News

The Garrison School Hosts Environmental Summit for Middle School Students



May 20, 2019

Swedish environmental activist Greta Thurnberg can take a breather. There are some students in the Hudson Valley eager to step up the pressure on lawmakers to address climate change, and a Youth Climate Summit held at The Garrison School last week gave them the tools to get started.

The summit, modelled on 70 others worldwide organized by The Wild Center Natural History Museum in the Adirondacks, began with a keynote speech from 2009 Garrison graduate Lindy Labriola, a geologist who recently completed a Fulbright scholarship studying socio-economic implications of a warming climate in Norway. With an audience of 120 middle school students, Labriola discussed the planet’s changing climate and what it means to small communities.
 
Her message made an impression. “Do you think there’s any hope for the government to start listening?” asked sixth-grader Violetta Edwards of Haldane.

Labriola said that events like the Youth Climate Summit were a good step toward both educating and empowering youth activists and that the youth movement inspired by Greta Thurnberg was having an impact.

“It’s something that really, really bothers me,” Edwards said of climate change, adding that she has started a newspaper to communicate the message and is involved in activities in her community like removing invasive plants. “I really want to spread the word and keep doing something because unless we actually do something then we are just as bad as the politicians.”

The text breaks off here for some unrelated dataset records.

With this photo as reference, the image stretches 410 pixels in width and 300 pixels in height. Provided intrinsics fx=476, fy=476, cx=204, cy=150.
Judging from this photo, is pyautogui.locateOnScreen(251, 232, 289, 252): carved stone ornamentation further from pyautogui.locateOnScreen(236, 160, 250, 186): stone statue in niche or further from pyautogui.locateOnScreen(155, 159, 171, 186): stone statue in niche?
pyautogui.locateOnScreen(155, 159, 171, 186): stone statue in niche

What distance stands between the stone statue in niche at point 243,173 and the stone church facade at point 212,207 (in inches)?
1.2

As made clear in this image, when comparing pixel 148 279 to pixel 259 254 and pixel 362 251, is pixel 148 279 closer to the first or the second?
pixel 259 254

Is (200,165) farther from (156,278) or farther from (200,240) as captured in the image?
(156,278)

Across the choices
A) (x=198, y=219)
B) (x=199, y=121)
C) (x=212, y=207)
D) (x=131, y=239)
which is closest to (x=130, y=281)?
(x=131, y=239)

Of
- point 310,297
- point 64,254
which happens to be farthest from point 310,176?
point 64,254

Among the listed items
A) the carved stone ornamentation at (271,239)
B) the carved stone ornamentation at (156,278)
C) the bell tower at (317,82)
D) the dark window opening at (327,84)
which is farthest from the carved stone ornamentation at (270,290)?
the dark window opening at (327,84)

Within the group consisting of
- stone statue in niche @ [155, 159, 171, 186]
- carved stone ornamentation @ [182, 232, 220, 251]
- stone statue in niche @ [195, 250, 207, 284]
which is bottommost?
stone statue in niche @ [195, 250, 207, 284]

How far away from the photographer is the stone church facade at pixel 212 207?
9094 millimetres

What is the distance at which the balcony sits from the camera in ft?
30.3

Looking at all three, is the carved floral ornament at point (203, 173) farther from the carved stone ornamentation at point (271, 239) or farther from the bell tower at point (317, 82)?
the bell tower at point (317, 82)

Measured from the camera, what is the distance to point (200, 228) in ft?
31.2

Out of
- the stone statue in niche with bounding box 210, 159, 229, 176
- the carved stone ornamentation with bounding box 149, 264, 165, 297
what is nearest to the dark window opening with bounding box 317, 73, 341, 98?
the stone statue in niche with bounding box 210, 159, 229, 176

The Summit featured a morning of workshops designed to educate and empower students to effect change. “The whole thing is solutions based,” said Garrison PTA President Krystal Ford, who organized the event together with Garrison Middle School science teacher Kevin Keegan.

With a 181-acre forest on school grounds and the Hudson River nearby, Garrison School is  very attuned to the environment and environmental issues, said Garrison Principal Alex Levine. Gathering support for the summit, Levine said he connected with interested schools through the Curriculum Council at Putnam | Northern Westchester BOCES. Middle school students from six school districts attended: Byram Hills, Carmel, Haldane, Highland Falls, Fort-Montgomery, Manitou School, Putnam Valley, and Tarrytown, in addition to Garrison students.

Students chose two of 11 workshops, which included practical climate solutions, such as an examination of mushrooms’ contribution to climate solutions, renewable energy and geoengineering options, and tools to mitigate carbon dioxide emissions. The PNW BOCES Green Machine was available for hands-on exploration of energy-saving construction options and a Clothes-Aren’t-Trash workshop addressed recycling and waste. Three of the workshops focused on creating youth climate advocates.

At the workshop on Building a Youth Climate Movement given by the Hudson Valley Sunrise Movement, Manitou School seventh-grader Colin Hopkins was thoughtful about crossing the fine line in activism. “We want to be activists, not terrorists,” he said.

Garrison eighth-grader Maya Gelber, one of several student leaders who helped organize the Summit, was very pleased with the day. “It’s really amazing to see all these young people so enthusiastic and taking action; taking control of their own lives. It makes me hopeful and it’s empowering to see so many people who care.”